Nan Xiao 2022-06-07 3 min read

Photo by Thomas Reaubourg.

gtsummary

The other day, I looked into Daniel Sjoberg’s gtsummary package for summarizing tabular data and regression models. The README says:

The {gtsummary} package summarizes data sets, regression models, and more, using sensible defaults with highly customizable capabilities.

The concept of having sensible defaults in (research) software immediately resonated with me. Ideally, the default settings in software should be able to support the majority of users’ needs. Furthermore, it means we can perform a task without worrying about its many parameters while still being able to tweak them if we need to. Simply put, sensible defaults in software will save time and effort for researchers and help them focus on the science.

ggsave()

The ggplot2::ggsave() function is another good example. It automatically sets sensible defaults for each plot format so that we can write ggsave("output.png") with the expectation that it will work reasonably well.

In contrast, the classic graphical device implementations often guide us to be aware of the state of the devices, and they often require us to tune the details to improve output quality as the default outputs tend to be too small.

It is worth noting that both designs make sense because the goals of ggsave() and graphical devices are different: ggplot2 aims to provide something that works out of the box for a specific plotting system, while the graphical devices need to be much more low-level and generic.

“off-the-shelf”

This discussion reminds me of another term, “off-the-shelf,” which is often seen in Leo Breiman’s seminal work on statistical methodology. Prof. Michael Jordan discussed this briefly in his article:

Another preferred piece of Breimanesque terminology was “off-the-shelf,” again a rather physical metaphor. Leo tended to be suspicious of “free parameters”; procedures should work with little or no “tuning.” Whenever I might tell Leo about a project of mine that had a Bayesian flavor this suspicion would come to the fore. While this might seem inconsistent with the notion of the “statistician as artist,” the more refined notion is perhaps that of the “statistician as artisan.” Hammers and screwdrivers don’t tend to have free parameters. Leo wanted each of the basic tools to do one job and do it well.

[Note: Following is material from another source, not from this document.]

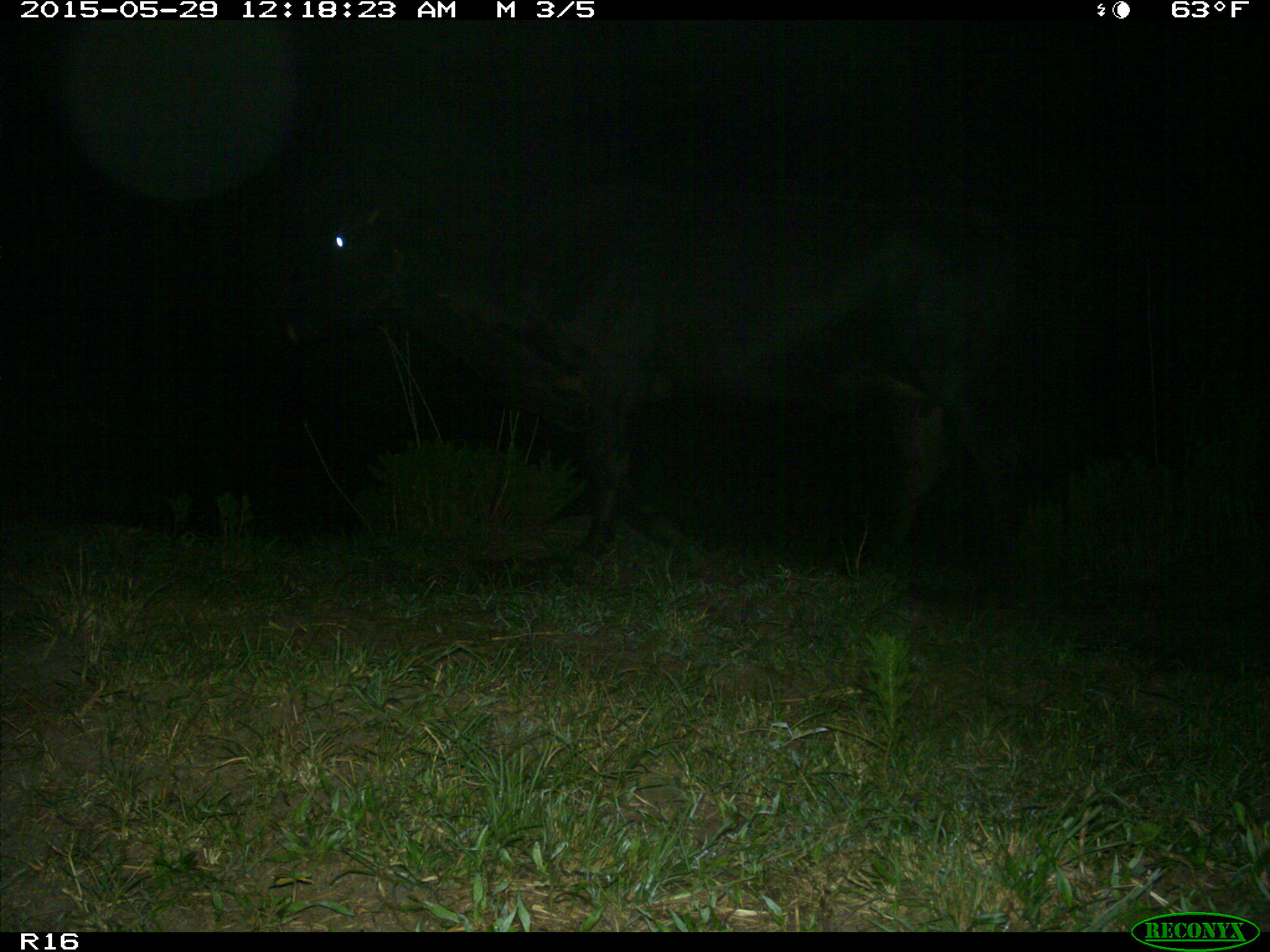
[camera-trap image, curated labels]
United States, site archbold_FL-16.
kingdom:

If we can make some sophisticated statistical methods “off-the-shelf”, perhaps we should attempt to make statistical software operate similarly.

Exercise

Can you point out which option(s) you will change after a fresh installation in the screenshot below? (Hint 1, Hint 2).

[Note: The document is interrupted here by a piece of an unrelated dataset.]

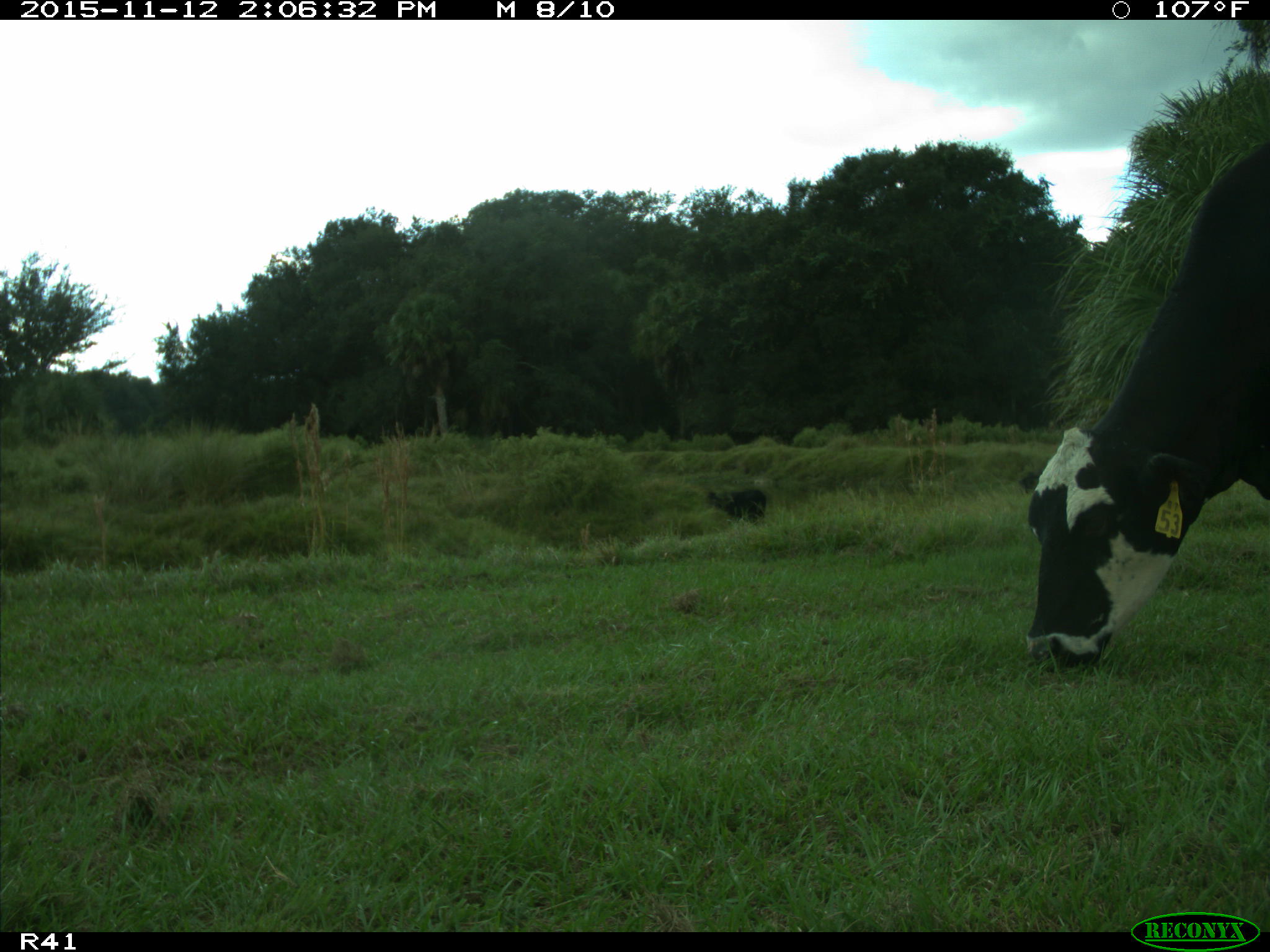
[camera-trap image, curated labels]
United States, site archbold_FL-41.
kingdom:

I believe that the default options to restore and save .RData are not sensible to most users, just like stringsAsFactors = TRUE and drop = TRUE. These defaults should be changed from the user’s side so that R works in the best way possible, but there might be good reasons not to change them from the software developer’s side—because one might face a difficult choice between doing the right thing and not breaking user’s code that worked.